Injector design and test for a high power electrodeless plasma thruster

• Main Author: Delanoë, Romain
• Format: Others
• Language: English
• Published: KTH, Rymd- och plasmafysik 2011
• Online Access: http://urn.kb.se/resolve?urn=urn:nbn:se:kth:diva-91765

The HPEP (High Performance Electric Propulsion) thruster is expected to be the outcomecof an innovative project initiated by the Swedish Space Corporation. It combines the concept of a 10 kW electrodeless plasma thruster designed by the Elwing Company and the ADN based monopropellant LMP-103S developed by ECAPS and used in the HPGP thrusters of the Prisma Satellites.
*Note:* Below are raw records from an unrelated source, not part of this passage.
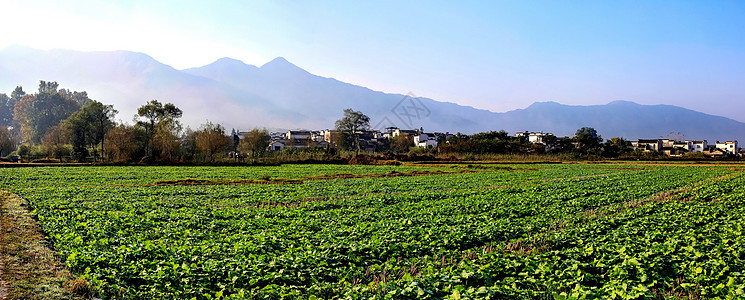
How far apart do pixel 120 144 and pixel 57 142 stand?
2918cm

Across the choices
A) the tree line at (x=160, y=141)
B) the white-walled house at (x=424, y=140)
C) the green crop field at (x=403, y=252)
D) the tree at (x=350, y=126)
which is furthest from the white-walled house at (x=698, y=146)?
the green crop field at (x=403, y=252)

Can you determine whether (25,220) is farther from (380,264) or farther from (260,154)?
(260,154)

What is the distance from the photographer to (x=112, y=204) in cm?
1738

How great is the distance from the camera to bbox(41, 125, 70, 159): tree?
67875mm

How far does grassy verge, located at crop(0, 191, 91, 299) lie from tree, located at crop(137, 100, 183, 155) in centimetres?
5837

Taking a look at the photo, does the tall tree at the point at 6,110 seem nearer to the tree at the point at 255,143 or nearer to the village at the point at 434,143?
the village at the point at 434,143

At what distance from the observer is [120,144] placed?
6306cm

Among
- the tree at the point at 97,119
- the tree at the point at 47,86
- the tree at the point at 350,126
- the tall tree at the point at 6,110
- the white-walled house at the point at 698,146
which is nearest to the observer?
the tree at the point at 97,119

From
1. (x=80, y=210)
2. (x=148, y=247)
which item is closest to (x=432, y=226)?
(x=148, y=247)

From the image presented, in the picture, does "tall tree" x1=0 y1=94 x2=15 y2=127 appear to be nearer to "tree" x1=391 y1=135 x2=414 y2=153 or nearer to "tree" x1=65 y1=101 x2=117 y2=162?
"tree" x1=65 y1=101 x2=117 y2=162

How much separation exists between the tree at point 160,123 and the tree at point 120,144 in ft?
12.3

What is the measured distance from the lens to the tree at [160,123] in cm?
6749

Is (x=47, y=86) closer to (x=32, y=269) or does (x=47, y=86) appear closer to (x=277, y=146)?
(x=277, y=146)

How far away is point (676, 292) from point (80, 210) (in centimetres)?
1747
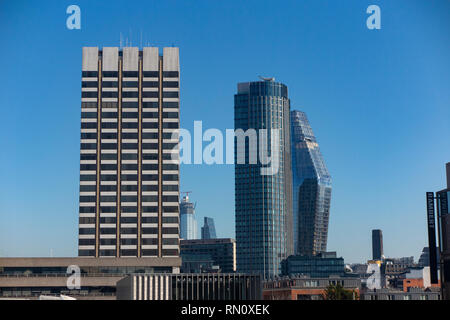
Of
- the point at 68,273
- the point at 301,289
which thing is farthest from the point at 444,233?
the point at 301,289

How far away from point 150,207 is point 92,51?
46.4m

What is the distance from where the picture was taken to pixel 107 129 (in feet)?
591

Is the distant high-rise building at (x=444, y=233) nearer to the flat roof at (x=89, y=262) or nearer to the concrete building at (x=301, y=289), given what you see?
the concrete building at (x=301, y=289)

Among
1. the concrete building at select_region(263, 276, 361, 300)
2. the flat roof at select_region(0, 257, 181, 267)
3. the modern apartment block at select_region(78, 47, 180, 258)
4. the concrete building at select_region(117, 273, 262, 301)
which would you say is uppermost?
the modern apartment block at select_region(78, 47, 180, 258)

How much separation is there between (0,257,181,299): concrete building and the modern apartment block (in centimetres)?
1664

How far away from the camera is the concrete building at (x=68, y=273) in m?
140

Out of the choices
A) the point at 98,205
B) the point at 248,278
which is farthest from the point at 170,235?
the point at 248,278

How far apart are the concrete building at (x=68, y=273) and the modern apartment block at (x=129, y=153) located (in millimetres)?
16639

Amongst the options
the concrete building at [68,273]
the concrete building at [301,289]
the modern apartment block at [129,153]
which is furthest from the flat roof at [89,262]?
the concrete building at [301,289]

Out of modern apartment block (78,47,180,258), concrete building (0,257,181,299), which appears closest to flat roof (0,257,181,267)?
concrete building (0,257,181,299)

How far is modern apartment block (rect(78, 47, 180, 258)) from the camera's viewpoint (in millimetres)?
170250

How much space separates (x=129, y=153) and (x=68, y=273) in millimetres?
44129

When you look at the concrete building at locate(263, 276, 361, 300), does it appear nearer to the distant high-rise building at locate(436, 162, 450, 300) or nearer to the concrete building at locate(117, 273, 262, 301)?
the distant high-rise building at locate(436, 162, 450, 300)

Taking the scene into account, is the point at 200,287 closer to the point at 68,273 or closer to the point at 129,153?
the point at 68,273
Using a chemically energetic propellant in an EP thruster will allow mass and cost reduction by providing two propulsion systems sharing the same tank. This thruster will be suitable for the apogee raising manoeuvre of geostationary satellites; it will allow to carry more transponders and to obtain a better return on investment than with a classical apogee kick motor. This Master Thesis focuses on the design and test of the injector that will thermally decompose the liquid LMP-103S so it can enter in the plasma chamber in a gaseous state. The heating power required by the injector is calculated, which leads to a final design composed by a cartridge heater of 400 W inserted in a stainless steel cylinder. The liquid flows through seven other holes drilled around the heater. This injector is tested at both atmospheric and low pressure with deionized water. Results regarding the power required to vaporize water confirm the theoretical estimation. Steam flow without any liquid droplets is achieved in steady state at low pressure with a maximum temperature on the surface of the injector between 230°C and260°C.